*** Supplied material
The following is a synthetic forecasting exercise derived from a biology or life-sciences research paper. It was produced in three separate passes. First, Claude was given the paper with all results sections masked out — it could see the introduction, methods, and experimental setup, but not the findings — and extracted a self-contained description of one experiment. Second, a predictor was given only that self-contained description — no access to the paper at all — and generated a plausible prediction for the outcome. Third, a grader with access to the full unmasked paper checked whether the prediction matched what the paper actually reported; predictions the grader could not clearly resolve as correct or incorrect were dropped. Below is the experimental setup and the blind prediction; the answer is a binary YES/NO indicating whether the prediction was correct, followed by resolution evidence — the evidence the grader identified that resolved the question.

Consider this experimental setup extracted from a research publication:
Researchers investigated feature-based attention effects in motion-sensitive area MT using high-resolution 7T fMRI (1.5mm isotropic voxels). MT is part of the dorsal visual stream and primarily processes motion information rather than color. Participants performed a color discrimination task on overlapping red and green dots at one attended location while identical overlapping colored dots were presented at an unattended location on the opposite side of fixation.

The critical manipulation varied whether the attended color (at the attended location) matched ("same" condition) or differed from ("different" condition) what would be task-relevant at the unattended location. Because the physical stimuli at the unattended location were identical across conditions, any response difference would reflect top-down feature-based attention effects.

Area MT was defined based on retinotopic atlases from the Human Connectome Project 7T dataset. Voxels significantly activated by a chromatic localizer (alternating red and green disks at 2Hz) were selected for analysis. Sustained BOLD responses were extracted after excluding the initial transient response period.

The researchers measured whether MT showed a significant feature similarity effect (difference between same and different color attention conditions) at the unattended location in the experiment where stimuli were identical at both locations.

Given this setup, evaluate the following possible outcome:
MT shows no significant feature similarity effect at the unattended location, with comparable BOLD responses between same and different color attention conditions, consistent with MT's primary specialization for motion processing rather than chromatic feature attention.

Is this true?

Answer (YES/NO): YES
******
*** Supplied material
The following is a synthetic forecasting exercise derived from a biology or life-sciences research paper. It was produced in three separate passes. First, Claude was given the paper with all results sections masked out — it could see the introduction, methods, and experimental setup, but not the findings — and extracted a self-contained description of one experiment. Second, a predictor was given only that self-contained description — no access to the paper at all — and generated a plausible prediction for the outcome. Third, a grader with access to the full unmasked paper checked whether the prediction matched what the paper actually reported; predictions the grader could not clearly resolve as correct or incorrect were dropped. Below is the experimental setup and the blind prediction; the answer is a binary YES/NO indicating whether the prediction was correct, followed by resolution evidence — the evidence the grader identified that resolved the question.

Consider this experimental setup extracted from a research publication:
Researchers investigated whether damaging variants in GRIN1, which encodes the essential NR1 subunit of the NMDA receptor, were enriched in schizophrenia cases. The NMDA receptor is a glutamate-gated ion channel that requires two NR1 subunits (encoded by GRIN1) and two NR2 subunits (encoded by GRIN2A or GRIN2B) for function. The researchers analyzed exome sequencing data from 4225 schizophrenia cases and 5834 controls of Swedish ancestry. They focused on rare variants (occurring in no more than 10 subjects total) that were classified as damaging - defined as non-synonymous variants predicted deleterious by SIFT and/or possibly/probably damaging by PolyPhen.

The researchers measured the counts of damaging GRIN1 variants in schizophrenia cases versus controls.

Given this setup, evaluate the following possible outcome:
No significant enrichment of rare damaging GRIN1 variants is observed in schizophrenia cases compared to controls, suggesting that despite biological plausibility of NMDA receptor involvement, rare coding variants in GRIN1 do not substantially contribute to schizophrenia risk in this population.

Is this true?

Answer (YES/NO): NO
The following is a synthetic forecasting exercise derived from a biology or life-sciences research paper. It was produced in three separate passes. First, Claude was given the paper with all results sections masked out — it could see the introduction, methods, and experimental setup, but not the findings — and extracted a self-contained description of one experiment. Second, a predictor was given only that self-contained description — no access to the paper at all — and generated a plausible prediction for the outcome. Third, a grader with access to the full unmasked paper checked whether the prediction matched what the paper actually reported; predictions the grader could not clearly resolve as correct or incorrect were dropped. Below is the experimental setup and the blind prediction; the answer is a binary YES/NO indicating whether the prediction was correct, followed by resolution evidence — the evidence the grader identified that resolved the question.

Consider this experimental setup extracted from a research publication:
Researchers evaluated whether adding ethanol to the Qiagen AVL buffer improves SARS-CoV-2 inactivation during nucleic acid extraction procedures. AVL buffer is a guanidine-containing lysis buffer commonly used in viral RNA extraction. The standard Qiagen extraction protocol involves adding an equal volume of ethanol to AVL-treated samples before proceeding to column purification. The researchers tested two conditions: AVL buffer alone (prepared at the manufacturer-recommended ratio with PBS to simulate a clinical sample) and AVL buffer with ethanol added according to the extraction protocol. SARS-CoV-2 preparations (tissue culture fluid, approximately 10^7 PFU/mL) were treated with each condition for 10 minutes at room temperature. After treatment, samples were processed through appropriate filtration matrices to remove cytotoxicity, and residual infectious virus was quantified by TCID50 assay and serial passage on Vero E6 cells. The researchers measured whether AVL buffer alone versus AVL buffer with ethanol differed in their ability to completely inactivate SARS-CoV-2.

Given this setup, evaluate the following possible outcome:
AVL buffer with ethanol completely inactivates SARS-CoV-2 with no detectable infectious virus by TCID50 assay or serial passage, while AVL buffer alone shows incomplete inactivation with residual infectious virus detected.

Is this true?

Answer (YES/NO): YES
******
*** Supplied material
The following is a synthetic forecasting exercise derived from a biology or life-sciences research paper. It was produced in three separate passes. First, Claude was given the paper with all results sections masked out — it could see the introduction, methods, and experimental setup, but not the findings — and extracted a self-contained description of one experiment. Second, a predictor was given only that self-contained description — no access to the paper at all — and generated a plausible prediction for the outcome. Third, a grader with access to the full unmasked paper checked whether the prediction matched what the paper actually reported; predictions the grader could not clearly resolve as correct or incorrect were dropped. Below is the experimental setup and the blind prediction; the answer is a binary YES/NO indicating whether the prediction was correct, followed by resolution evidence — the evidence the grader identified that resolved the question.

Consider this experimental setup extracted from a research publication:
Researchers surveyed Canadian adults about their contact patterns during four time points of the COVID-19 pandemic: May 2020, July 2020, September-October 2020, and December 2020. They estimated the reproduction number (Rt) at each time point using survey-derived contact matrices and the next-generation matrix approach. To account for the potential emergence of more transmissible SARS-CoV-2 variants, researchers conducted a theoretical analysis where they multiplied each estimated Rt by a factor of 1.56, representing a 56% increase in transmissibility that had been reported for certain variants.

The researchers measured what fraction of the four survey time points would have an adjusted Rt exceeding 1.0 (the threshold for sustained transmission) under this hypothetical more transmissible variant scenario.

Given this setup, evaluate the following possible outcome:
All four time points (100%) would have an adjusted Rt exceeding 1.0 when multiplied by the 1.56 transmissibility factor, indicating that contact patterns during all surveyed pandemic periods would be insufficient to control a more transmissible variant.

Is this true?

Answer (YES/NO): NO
******
= Activity =
Select every line in the material above where the string "while" occurs, and copy it.

= Response =
Researchers investigated feature-based attention effects in motion-sensitive area MT using high-resolution 7T fMRI (1.5mm isotropic voxels). MT is part of the dorsal visual stream and primarily processes motion information rather than color. Participants performed a color discrimination task on overlapping red and green dots at one attended location while identical overlapping colored dots were presented at an unattended location on the opposite side of fixation.
AVL buffer with ethanol completely inactivates SARS-CoV-2 with no detectable infectious virus by TCID50 assay or serial passage, while AVL buffer alone shows incomplete inactivation with residual infectious virus detected.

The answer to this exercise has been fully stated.